Et déconstruire ces clichés, ça a longtemps été un moteur du Blog, et c’en est encore un d’ailleurs, ça a abouti à des articles comme :
- Et j’ai quitté les internets
- Pour en finir avec les clichés sur la photographie
- Comment détester malin : tous nos conseils et astuces
- Y a-t-il des bons et des mauvais photographes ?
- Doit-on sauver le mauvais goût ?
- Pour en finir avec le matériel
Bref, tout ça pour dire, que quand je lis/entends un truc qui me paraît vraiment stupide, j’ai énormément de mal à ne pas écrire dessus, à ne pas utiliser Pipou pour le déconstruire, pour essayer de revenir à des choses plus cohérentes (tant au niveau de l’histoire de la photographie et de ses pratiques, que pour la logique en elle-même). Et là, aujourd’hui, maintenant, au moment où j’écris ces lignes, je suis sans doute tombé sur un jalon de la connerie. Une petite marque d’or, dans cette belle frise chronologique qui allait des premiers hommes à Donald Trump. Et ça, Pipou, elle n’aime pas ça du tout, elle vient toquer à ma porte, et je sais qu’il est l’heure.
La vidéo dont je vais vous parler porte le titre « Comment devenir un mauvais photographe », l’auteur y présente 10 idées qui feront de vous un mauvais photographe. Bien évidemment (et ce n’est pas le sujet) il faut comprendre l’inverse de ce qu’il dit, le ton étant clairement ironique, et donc entendre les 10 conseils qu’il donne pour devenir un bon photographe. C’est d’ailleurs de ce qui est implicitement dit que je vais partir dans l’argumentation, histoire que ça soit un peu plus clair/fluide pour vous lecteurs. Comme vous vous en doutez à ce stade de l’article, je suis en profond désaccord avec ce qui est dit, et je trouvais ça intéressant de déconstruire ces idées une par une, pour voir ce qui se cache derrière et comment au final, tout ça n’a pas de sens.
Quoiqu’il en soit, je dois clarifier quelques points avant de commencer :
- Je ne connaissais pas l’auteur de la vidéo avant de faire l’article. Je n’ai rien contre lui et me fiche éperdument de qu’il est personnellement, de ce qu’il a fait, des likes qu’il engrange etc. Je déteste l’ab hominem (confondre une personne avec les idées qu’elle présente) et donc je n’en ferai pas moi-même ici.
- Je ne m’intéresse qu’au fond de la vidéo, aux arguments développés. Le reste ne m’intéresse pas du tout, et ne sera pas abordé ici.

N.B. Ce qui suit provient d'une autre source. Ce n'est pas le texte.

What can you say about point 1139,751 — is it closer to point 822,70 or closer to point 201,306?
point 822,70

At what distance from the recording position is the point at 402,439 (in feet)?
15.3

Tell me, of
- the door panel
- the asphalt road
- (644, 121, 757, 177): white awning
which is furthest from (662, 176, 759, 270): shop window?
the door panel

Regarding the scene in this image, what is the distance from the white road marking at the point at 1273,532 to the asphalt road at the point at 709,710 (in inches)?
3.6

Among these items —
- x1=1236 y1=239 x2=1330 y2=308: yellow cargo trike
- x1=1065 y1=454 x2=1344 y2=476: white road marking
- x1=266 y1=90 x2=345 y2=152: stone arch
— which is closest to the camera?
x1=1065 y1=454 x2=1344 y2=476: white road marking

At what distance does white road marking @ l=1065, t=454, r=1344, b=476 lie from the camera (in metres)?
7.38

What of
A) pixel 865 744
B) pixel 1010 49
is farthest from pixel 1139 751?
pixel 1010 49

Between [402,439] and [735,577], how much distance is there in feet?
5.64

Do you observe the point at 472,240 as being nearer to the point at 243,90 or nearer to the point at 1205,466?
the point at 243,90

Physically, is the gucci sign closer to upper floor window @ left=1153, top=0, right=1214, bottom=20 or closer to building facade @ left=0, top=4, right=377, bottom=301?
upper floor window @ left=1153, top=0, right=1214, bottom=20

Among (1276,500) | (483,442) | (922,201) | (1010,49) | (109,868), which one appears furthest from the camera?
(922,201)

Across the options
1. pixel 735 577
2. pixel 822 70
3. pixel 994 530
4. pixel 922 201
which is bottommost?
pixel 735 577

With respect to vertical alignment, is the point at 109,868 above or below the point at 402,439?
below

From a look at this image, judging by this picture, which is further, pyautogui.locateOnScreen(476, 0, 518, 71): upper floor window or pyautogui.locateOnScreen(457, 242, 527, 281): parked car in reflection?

- Je n’ai pas lu les commentaires de l’article, pour ne pas être influencé (positivement ou négativement) dans mon écriture, encore une fois, je ne pars que de la vidéo.
- Les titres des parties sont les arguments implicitement formulés, pas ceux tels qu’ils sont dit dans la vidéo (j’ai enlevé l’ironie). C’est plus clair ainsi.
- Il n’y a rien de « gentil » ou « méchant » dans cette démarche. La personne ayant posté la vidéo est, selon toute vraisemblance, un adulte bien formé et conscient de ses actes, je me permets juste d’ouvrir un débat. Sa vidéo est publique, cet article l’est aussi, et la boite à commentaires ouverte.
Ceci étant dit, je ne vous cache pas que ça va quand même piquer un peu. Parce que bon, je n’ai pas pour habitude d’y aller avec le dos de la main morte, et ce n’est pas aujourd’hui que je vais changer ça. Prenez le mercurochrome, regardez la vidéo, et on démarre.
Il ne faut pas utiliser les modes automatiques / semi-automatiques
Bon, là première chose qui me fait mal, c’est quand même de commencer une liste de conseils par de la technique. Je veux dire, merde, y’a tellement de choses plus importantes avant ça (on le verra en conclusion). Je déteste parler de technique, et honnêtement, je file des M&M’s à celui qui trouvera un article ou même, allez, un paragraphe sur ce sujet en dehors de celui-ci sur le Blog. Mais bon, exercice oblige, on va en discuter un peu.
Pour commencer, je rappelle qu’on paie nos chers petits boîtiers une fortune, justement pour les algorithmes à l’intérieur qui font un excellent travail. Les exemples pris dans la vidéo sont des cas extrêmes où oui, ils tombent en rade, ou ils sont à côté de la plaque, ce qui est de toute façon rattrapable en post-production en considérant la dynamique des capteurs sur le marché. Donc on est en train de dire qu’on a un système qui marche très bien 95% du temps, mais que pour les 5% où il n’est pas fiable, il faudrait revoir toutes nos pratiques et s’en priver : sérieusement ? A ce tarif là, autant acheter des argentiques, au moins ça fait économiser pour s’acheter des trucs plus utiles, comme… des livres.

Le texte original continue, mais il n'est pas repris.